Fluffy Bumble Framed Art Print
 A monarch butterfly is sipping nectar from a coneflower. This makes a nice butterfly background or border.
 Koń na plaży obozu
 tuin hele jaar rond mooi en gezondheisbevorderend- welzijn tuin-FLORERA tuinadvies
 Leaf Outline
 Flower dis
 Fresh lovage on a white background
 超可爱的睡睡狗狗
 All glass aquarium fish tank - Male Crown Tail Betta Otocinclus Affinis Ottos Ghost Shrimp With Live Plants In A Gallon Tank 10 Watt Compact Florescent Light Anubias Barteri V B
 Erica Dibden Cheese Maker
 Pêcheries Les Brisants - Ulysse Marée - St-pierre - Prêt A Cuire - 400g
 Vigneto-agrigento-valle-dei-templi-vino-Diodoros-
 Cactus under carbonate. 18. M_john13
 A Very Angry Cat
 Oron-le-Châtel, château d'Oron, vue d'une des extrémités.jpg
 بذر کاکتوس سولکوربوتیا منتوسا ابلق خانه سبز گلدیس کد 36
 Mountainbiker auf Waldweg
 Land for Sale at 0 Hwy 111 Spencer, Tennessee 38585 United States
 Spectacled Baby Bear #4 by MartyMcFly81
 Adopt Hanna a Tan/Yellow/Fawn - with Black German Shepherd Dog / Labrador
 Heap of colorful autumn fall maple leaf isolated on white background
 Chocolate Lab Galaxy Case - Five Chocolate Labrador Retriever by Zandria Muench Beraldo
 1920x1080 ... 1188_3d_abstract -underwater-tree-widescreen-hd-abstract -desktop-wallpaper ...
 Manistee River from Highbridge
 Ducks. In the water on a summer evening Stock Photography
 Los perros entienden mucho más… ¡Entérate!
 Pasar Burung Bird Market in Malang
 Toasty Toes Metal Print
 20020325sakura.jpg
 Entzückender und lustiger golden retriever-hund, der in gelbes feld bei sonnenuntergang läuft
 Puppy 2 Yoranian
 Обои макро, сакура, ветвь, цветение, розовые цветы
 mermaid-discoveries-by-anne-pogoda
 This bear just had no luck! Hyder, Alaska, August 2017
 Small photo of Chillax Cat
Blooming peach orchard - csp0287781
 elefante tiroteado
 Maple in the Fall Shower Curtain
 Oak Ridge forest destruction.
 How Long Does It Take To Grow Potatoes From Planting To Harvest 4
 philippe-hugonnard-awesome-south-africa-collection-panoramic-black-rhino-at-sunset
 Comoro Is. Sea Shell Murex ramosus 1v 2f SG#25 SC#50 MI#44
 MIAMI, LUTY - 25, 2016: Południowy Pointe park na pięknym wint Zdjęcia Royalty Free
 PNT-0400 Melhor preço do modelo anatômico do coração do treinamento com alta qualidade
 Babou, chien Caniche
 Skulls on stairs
= = =
▸ **Required work**: An exact copy of the lines above between the line holding "Koń na plaży obozu" and the line holding "Heap of colorful", inclusive, is the whole answer.

▸ **Problem solution**:
 Koń na plaży obozu
 tuin hele jaar rond mooi en gezondheisbevorderend- welzijn tuin-FLORERA tuinadvies
 Leaf Outline
 Flower dis
 Fresh lovage on a white background
 超可爱的睡睡狗狗
 All glass aquarium fish tank - Male Crown Tail Betta Otocinclus Affinis Ottos Ghost Shrimp With Live Plants In A Gallon Tank 10 Watt Compact Florescent Light Anubias Barteri V B
 Erica Dibden Cheese Maker
 Pêcheries Les Brisants - Ulysse Marée - St-pierre - Prêt A Cuire - 400g
 Vigneto-agrigento-valle-dei-templi-vino-Diodoros-
 Cactus under carbonate. 18. M_john13
 A Very Angry Cat
 Oron-le-Châtel, château d'Oron, vue d'une des extrémités.jpg
 بذر کاکتوس سولکوربوتیا منتوسا ابلق خانه سبز گلدیس کد 36
 Mountainbiker auf Waldweg
 Land for Sale at 0 Hwy 111 Spencer, Tennessee 38585 United States
 Spectacled Baby Bear #4 by MartyMcFly81
 Adopt Hanna a Tan/Yellow/Fawn - with Black German Shepherd Dog / Labrador
 Heap of colorful autumn fall maple leaf isolated on white background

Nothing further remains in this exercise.